Reify has established robust technical and organizational measures (TOMs) appropriate to the nature of the data and processing activity. Our TOMs include appropriate policies defining data classification, encryption, data retention, and incident response. For more information, please contact our Security team.
In order to provide the flexibility for sites, as data controllers, to direct the retention of their data, StudyTeam does not impose a pre-determined retention period for site data.
Reify will follow each site’s instructions with respect to the processing and deletion of its data (unless such instructions would be prohibited by applicable law, interfere with Reify’s legal obligations, or are subject to a legal exemption).
Reify requires all third-party vendors, tools, and service providers to undergo a privacy assessment and a data security assessment prior to contract signature. These assessments form a central part of Reify’s vendor qualification process and allow Reify’s Data Protection Officer and Security Officer visibility and an opportunity to ensure that each third party meets legal requirements and Reify’s own robust standards. Third parties are routinely required to execute data protection agreements, data transfer agreements, and contractual data security terms as part of the contracting process.
As the data controller, each site follows its established notice and consent practices when doing any patient-facing work. Reify supports these practices but recognizes that each site has its own procedures and may be subject to unique requirements. Notice and consent are frequently discussed during the site engagement process and Reify is responsive to each particular site's needs and instructions on this topic.

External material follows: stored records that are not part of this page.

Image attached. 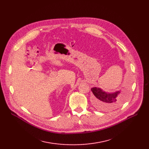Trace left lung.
Returning a JSON list of instances; mask_svg holds the SVG:
<instances>
[{
    "label": "left lung",
    "mask_w": 149,
    "mask_h": 149,
    "mask_svg": "<svg viewBox=\"0 0 149 149\" xmlns=\"http://www.w3.org/2000/svg\"><path fill=\"white\" fill-rule=\"evenodd\" d=\"M91 91L95 96L96 105L100 109L109 111L116 109L124 100V95L119 94V91L107 93L97 87L91 88Z\"/></svg>",
    "instance_id": "8db88e82"
}]
</instances>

Communications directly with patients, including notification of subprocessing and obtaining consent, are managed by sites in accordance with their internal information handling practices. While Reify does not control a site’s policies and practices with respect to patient consent and notice provision, Reify does partner with, and provide support to, sites to ensure that regulatory requirements are met.

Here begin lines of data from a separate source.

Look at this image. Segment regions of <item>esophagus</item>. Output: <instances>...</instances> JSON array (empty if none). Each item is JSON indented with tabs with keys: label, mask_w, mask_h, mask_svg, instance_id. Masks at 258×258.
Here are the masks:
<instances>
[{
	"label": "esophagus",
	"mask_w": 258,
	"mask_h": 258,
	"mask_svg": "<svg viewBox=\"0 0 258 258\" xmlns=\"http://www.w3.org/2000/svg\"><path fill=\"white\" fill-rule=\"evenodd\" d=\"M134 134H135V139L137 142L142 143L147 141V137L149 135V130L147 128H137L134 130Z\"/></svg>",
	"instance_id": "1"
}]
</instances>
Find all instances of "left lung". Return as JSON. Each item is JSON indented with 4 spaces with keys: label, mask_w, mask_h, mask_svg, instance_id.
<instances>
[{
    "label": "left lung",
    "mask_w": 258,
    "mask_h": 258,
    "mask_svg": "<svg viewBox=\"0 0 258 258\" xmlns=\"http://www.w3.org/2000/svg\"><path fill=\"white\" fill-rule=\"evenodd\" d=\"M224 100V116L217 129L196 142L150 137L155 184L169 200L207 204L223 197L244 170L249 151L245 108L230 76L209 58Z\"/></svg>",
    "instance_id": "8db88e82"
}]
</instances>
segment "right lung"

Although sponsors using StudyTeam for Sponsors (a separate software) find it useful to have participating sites use StudyTeam, StudyTeam for Sites is a standalone software for sites’ own use and is trial- and sponsor-agnostic. Sites sign Reify's Terms of Service directly, allowing each site to use StudyTeam for additional trials (or connect to other sponsors) at the site's option.
StudyTeam is recommended—but never required—for a site to share pre-screening and enrollment reports with a sponsor.
Reify engages with sites individually to discuss whether StudyTeam would be a good fit for that particular site. This allows Reify to discuss data protection and other requirements at the site level, accommodating a site’s unique needs and concerns.